## Exercise aim:
Copy everything from "But why is this" down to "media acculturated world." in the essay on evil media below, word for word.

## Page extract:
------------

Affect Never Felt So Evil

music-sound-waves

Matthew Fuller’s Evil Media, explores not only the ostensible effects of media, but also the less obvious secondary effects. One of the more unintended effects that media inherently bears is a sense of “evilness” that is beyond the initial understanding of human consciousness. This evilness permeates in the areas of compositionally formed grayness. In this area lies the less explored “…ways in which the dimly sensed links between affective configurations and the broader, unstable networks of agents and mediators of which we are a part, with their difficult-to-perceive boundaries and their correlative scope for producing troubling uncertainties, are being assembled.” The term “media” has been categorized into countless genres, yet many fail to consider that every categorization placed on the term, whether it is a study, theory, philosophy, or science, is a mere thread of the affective fabric of technology.

But why is this so evil? Fuller describes the evilness of media as something that exists beyond the tangible, readably feasible frame of apprehension—and that it lies in a realm of ambiguity, obscureness, and abstraction. Fuller delves into the underlying strategematic logics that lie beneath the façade of “transparency” and “instrumental rationality” in our media acculturated world.

One’s reaction to music is something that is difficult to describe. The association between the expression of sound or noise, and your perception of that sound as it contacts your eardrums, is one that has a lot more depth than one may think upon first glance. Unlike the food, television, or sports industries, it is difficult for those behind the music industry to target the specific sense of affect that one wants to hear after listening to a sound. Because food, television, and sports are more tangible in form, it is easier for one to describe their feelings towards such a thing. Thus, it is easer for those on the business side, to control the economy of those industries because the sense of demand for one thing or another is far more identifiable.

------------

## Dataset excerpt:
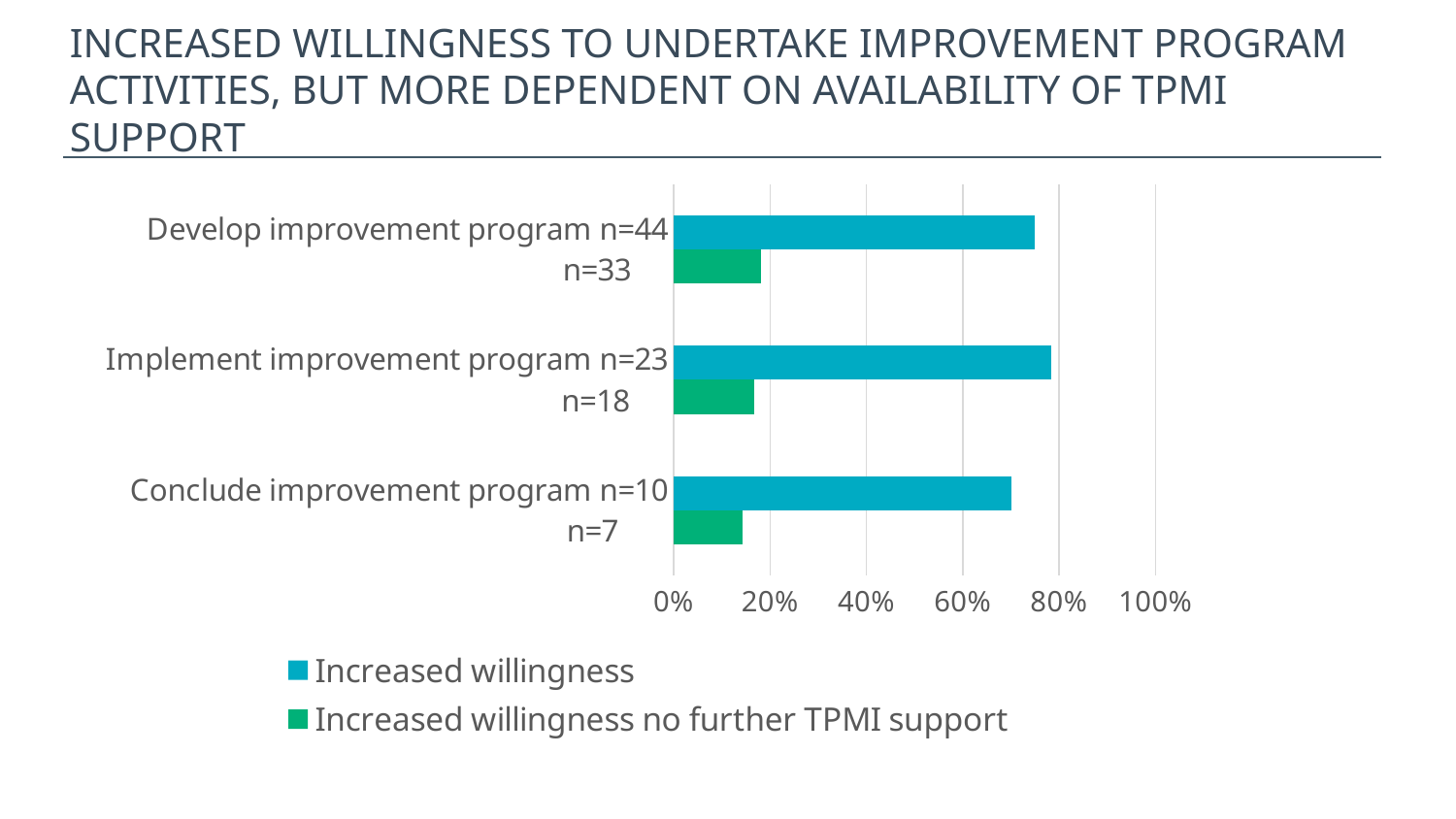
How many improvement program activities (categories) are shown on the chart? 3 Is the 'Increased willingness' value for 'Conclude improvement program' greater or less than 80%? less Is the 'Increased willingness' value for 'Implement improvement program' greater or less than 60%? greater What is the second legend entry on the chart? Increased willingness no further TPMI support How many series does the legend list? 2 Is the 'Increased willingness' value for 'Develop improvement program' greater or less than 60%? greater For 'Increased willingness', which is larger: 'Develop improvement program' or 'Conclude improvement program'? Develop improvement program What kind of chart is shown on the slide? bar chart For 'Develop improvement program', which series has the larger value: 'Increased willingness' or 'Increased willingness no further TPMI support'? Increased willingness Which category has the lowest value for the 'Increased willingness' series? Conclude improvement program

------------

## Solution for this problem:
But why is this so evil? Fuller describes the evilness of media as something that exists beyond the tangible, readably feasible frame of apprehension—and that it lies in a realm of ambiguity, obscureness, and abstraction. Fuller delves into the underlying strategematic logics that lie beneath the façade of “transparency” and “instrumental rationality” in our media acculturated world.